(Caption-style text data)
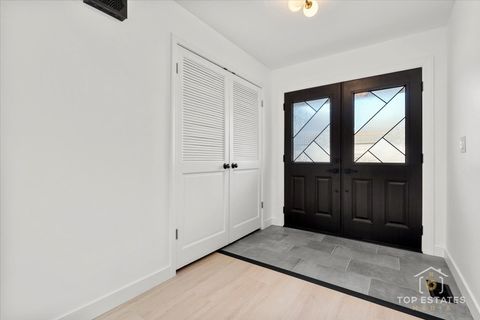 Tiny photo for 523 Hamilton Avenue, Westmont, IL 60559 (MLS # 12516246)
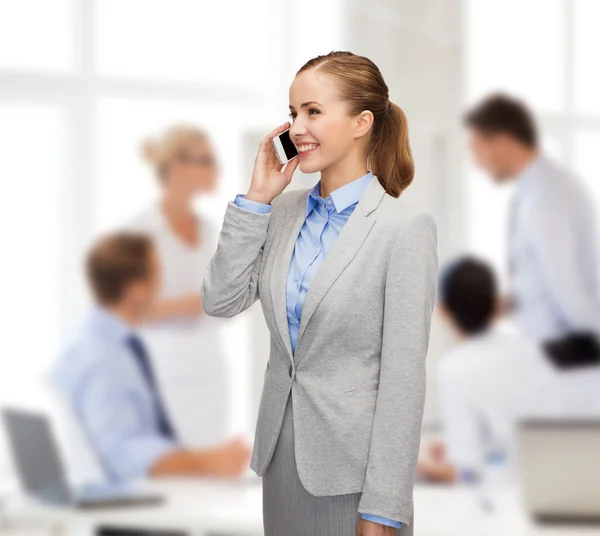 Jeune femme d'affaires souriante avec smartphone — Photo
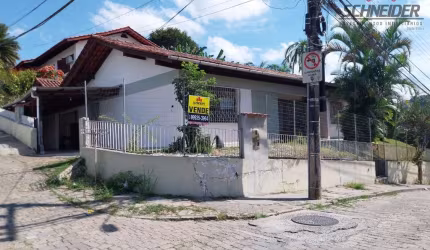 Casa com 3 dormitórios à venda no bairro Água Verde em Blumenau/SC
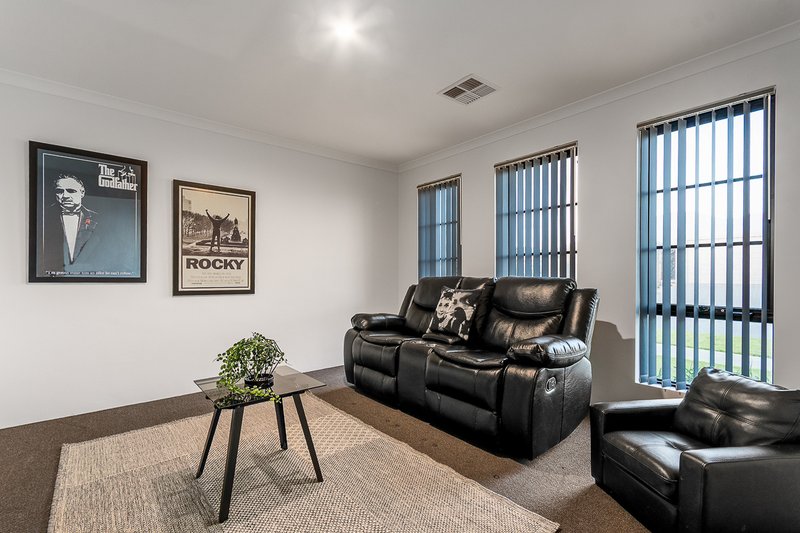 Photo - 11 Laguna Way, Eglinton WA 6034 - Image 4
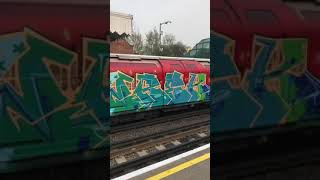 DDS graffiti London tube runner  8419 [upl. by Hait233]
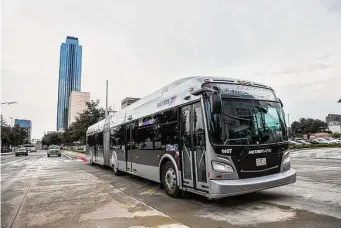  ?? Brett Coomer / Staff photograph­er ?? A Metropolit­an Transit Authority Silver Line bus rolls along Post Oak Boulevard in the Galleria area.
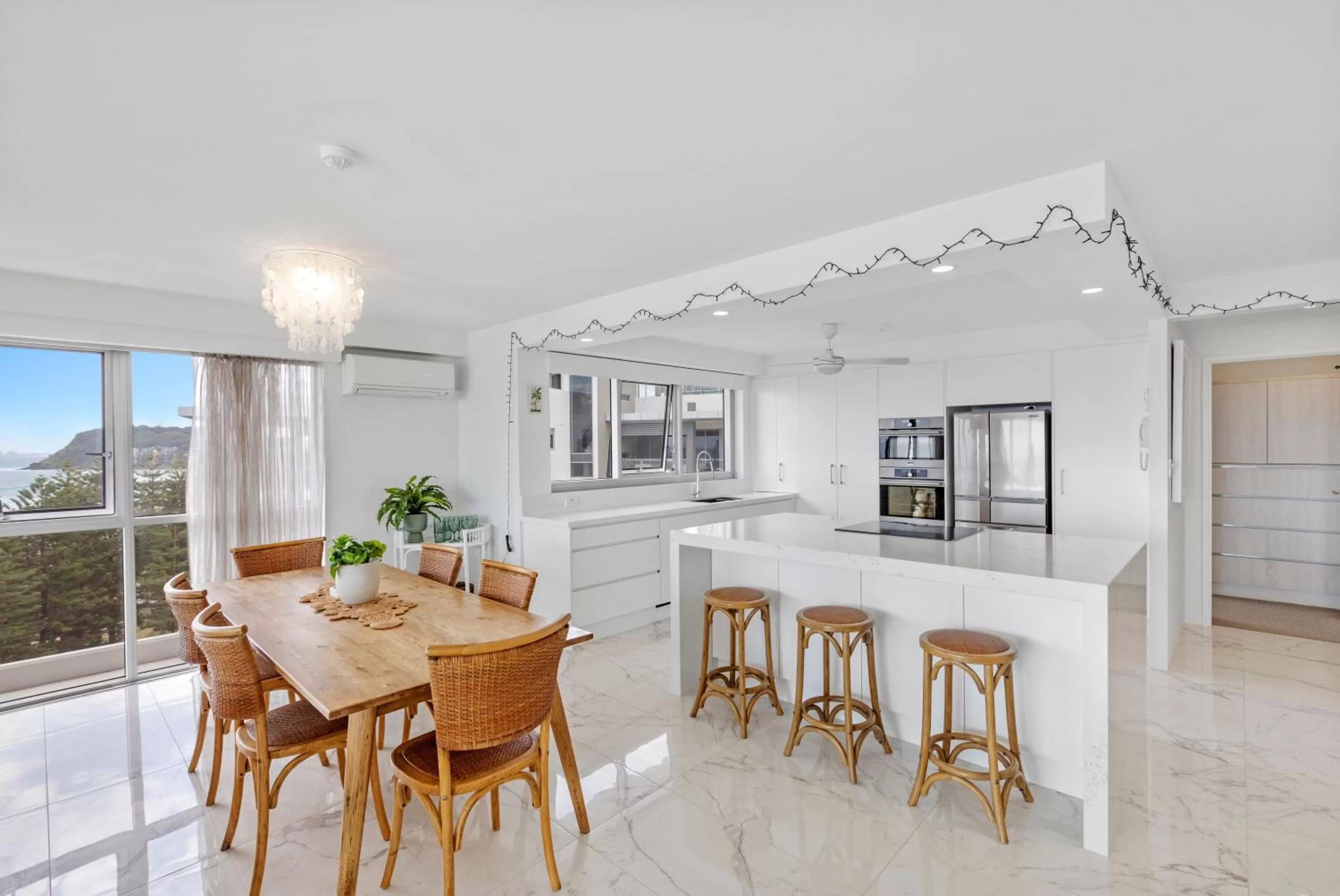 Dining area in Solnamara Beachfront Apartments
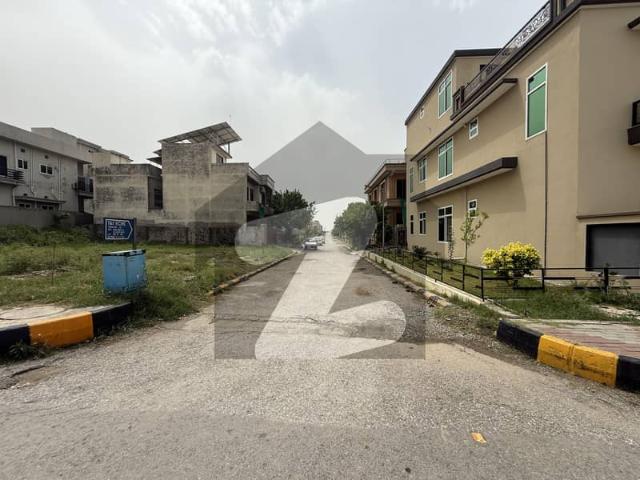 Property for sale in Islamabad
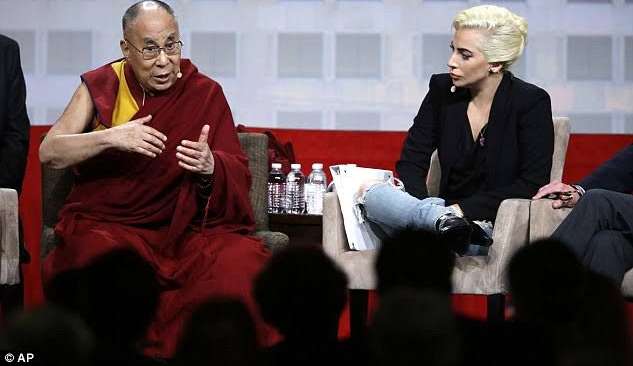 Dalai Lama sofre novas críticas após vídeo com Lady Gaga voltar a ser compartilhado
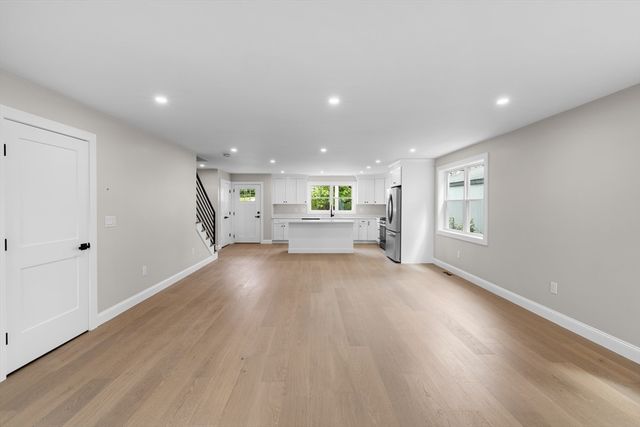 108 Stowe St 108, Fall River, MA 02720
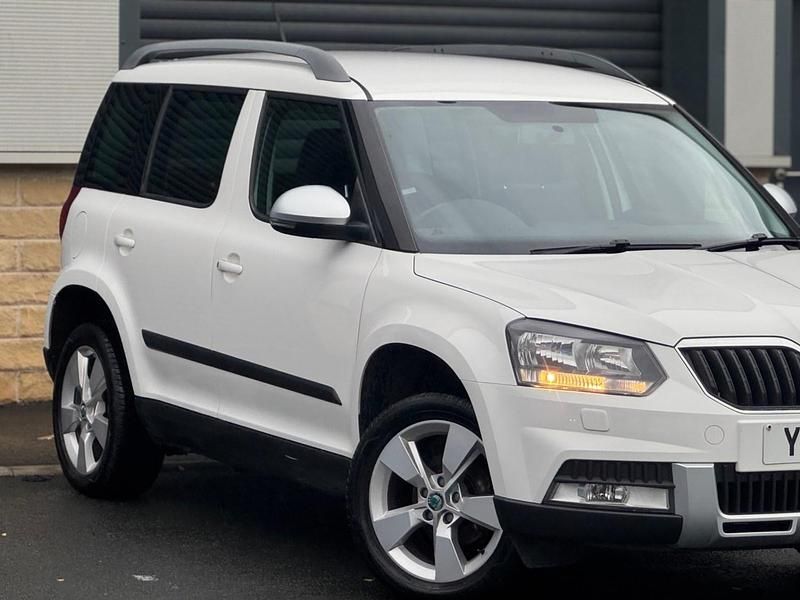 Used Skoda Yeti SE 2014 White SUV
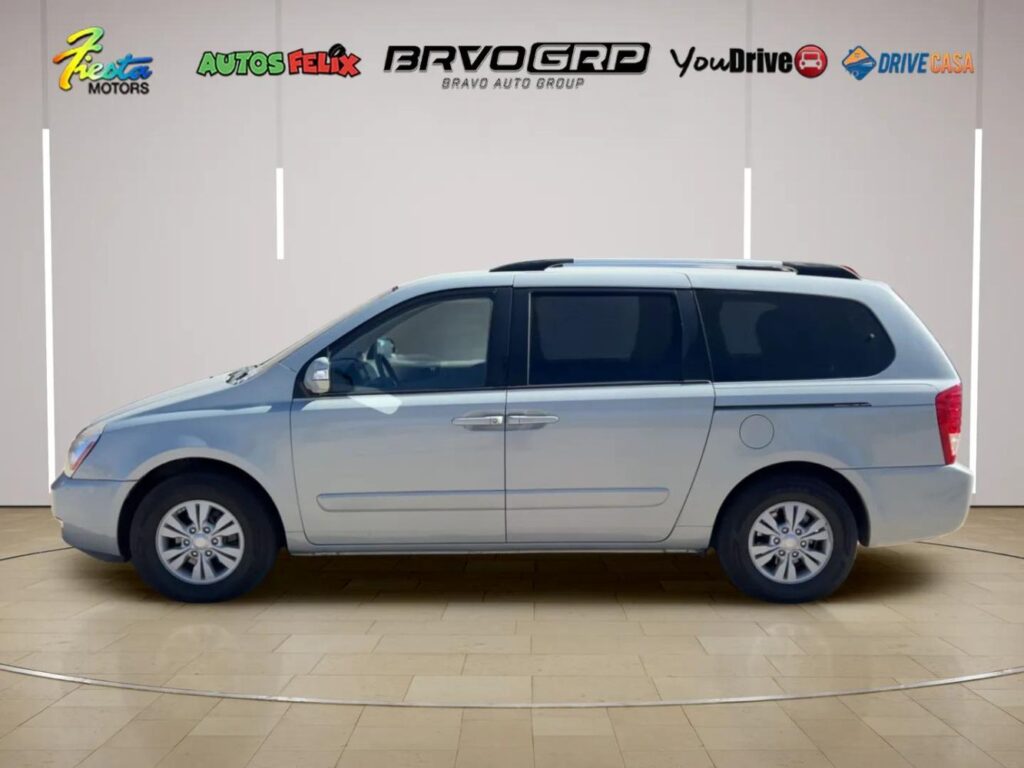 2012 Kia Sedona LX LWB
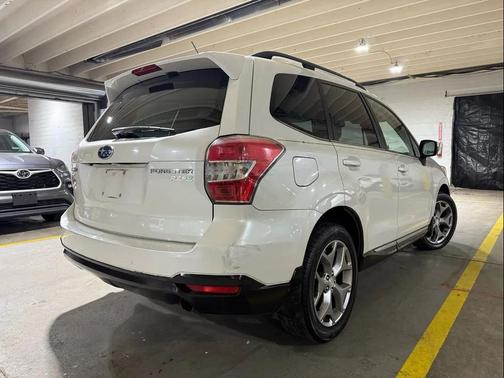 2015 Subaru Forester 2.5i Touring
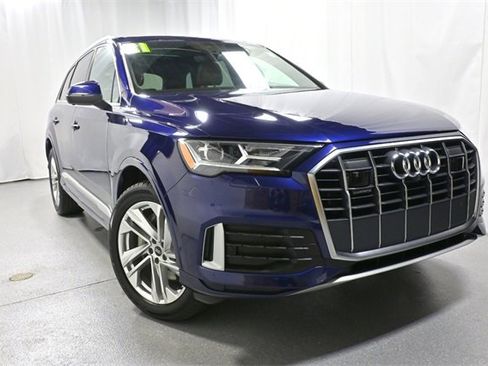 Used 2021 Audi Q7 2.0T Premium Plus w/ Executive Package image 2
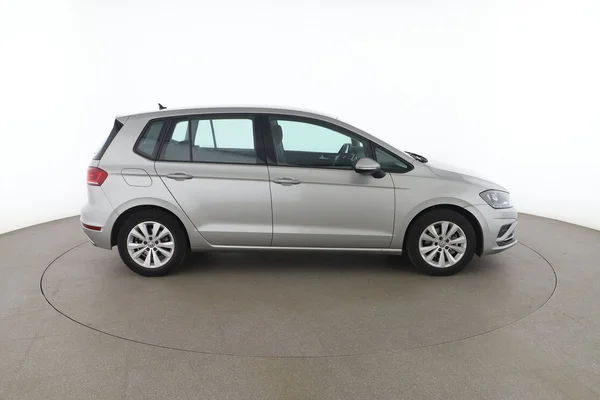 Volkswagen Golf (2020) — foto 13 van 16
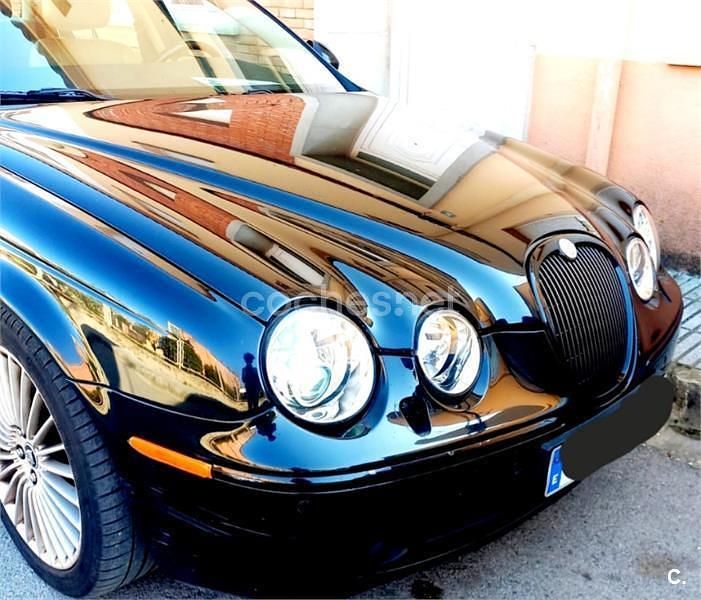 Usado Jaguar S-Type Executive 207 CV (152 kW) 2006 Negro Berlina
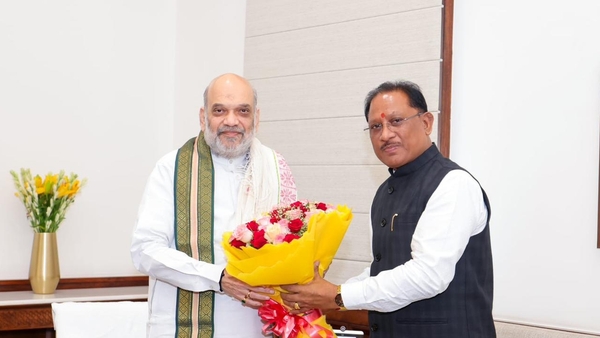 Chhattisgarh CM Discusses Maoist Strategy with Shah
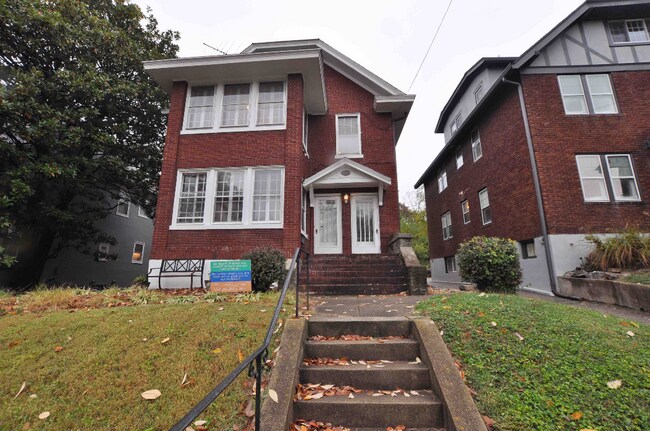 Building Photo - 3208 Observatory Ave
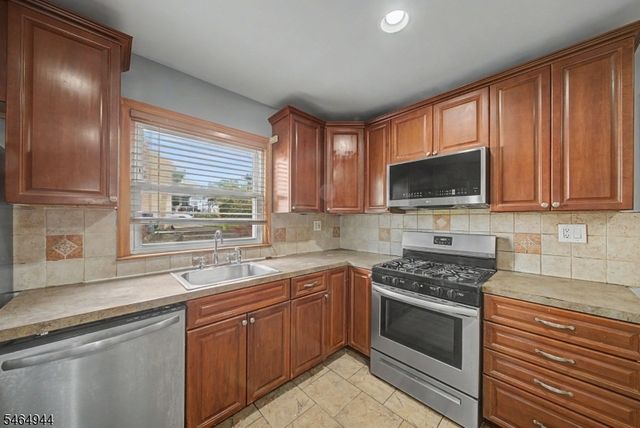 88 Boiling Springs Ave, East Rutherford Boro, NJ 07073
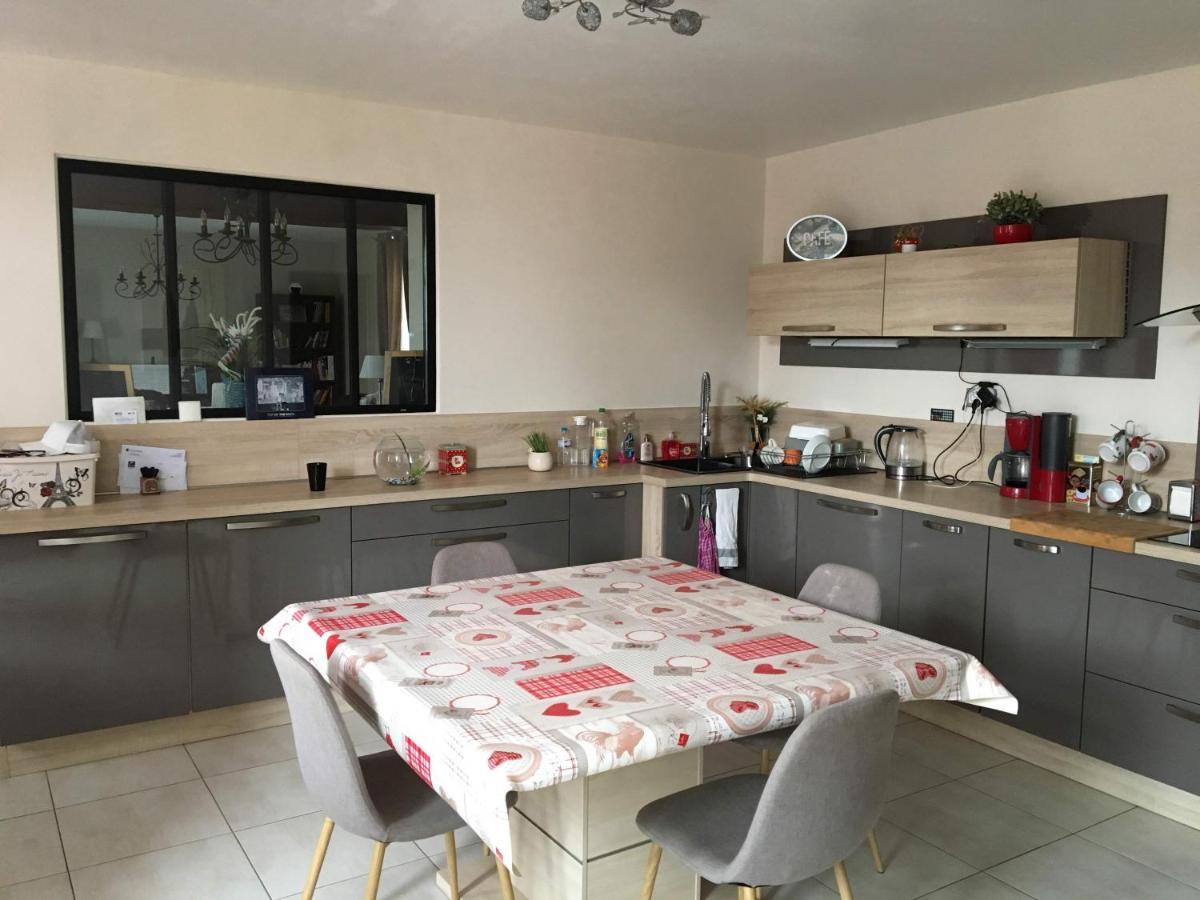 Detente En Normandie Damville Екстериор снимка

EXERCISE AIM - An exact reprint of the records above is required, with all pictures left out.

EXERCISE RESULT -
 Tiny photo for 523 Hamilton Avenue, Westmont, IL 60559 (MLS # 12516246)
 Jeune femme d'affaires souriante avec smartphone — Photo
 Casa com 3 dormitórios à venda no bairro Água Verde em Blumenau/SC
 Photo - 11 Laguna Way, Eglinton WA 6034 - Image 4
 DDS graffiti London tube runner  8419 [upl. by Hait233]
  ?? Brett Coomer / Staff photograph­er ?? A Metropolit­an Transit Authority Silver Line bus rolls along Post Oak Boulevard in the Galleria area.
 Dining area in Solnamara Beachfront Apartments
 Property for sale in Islamabad
 Dalai Lama sofre novas críticas após vídeo com Lady Gaga voltar a ser compartilhado
 108 Stowe St 108, Fall River, MA 02720
 Used Skoda Yeti SE 2014 White SUV
 2012 Kia Sedona LX LWB
 2015 Subaru Forester 2.5i Touring
 Used 2021 Audi Q7 2.0T Premium Plus w/ Executive Package image 2
 Volkswagen Golf (2020) — foto 13 van 16
 Usado Jaguar S-Type Executive 207 CV (152 kW) 2006 Negro Berlina
 Chhattisgarh CM Discusses Maoist Strategy with Shah
 Building Photo - 3208 Observatory Ave
 88 Boiling Springs Ave, East Rutherford Boro, NJ 07073
 Detente En Normandie Damville Екстериор снимка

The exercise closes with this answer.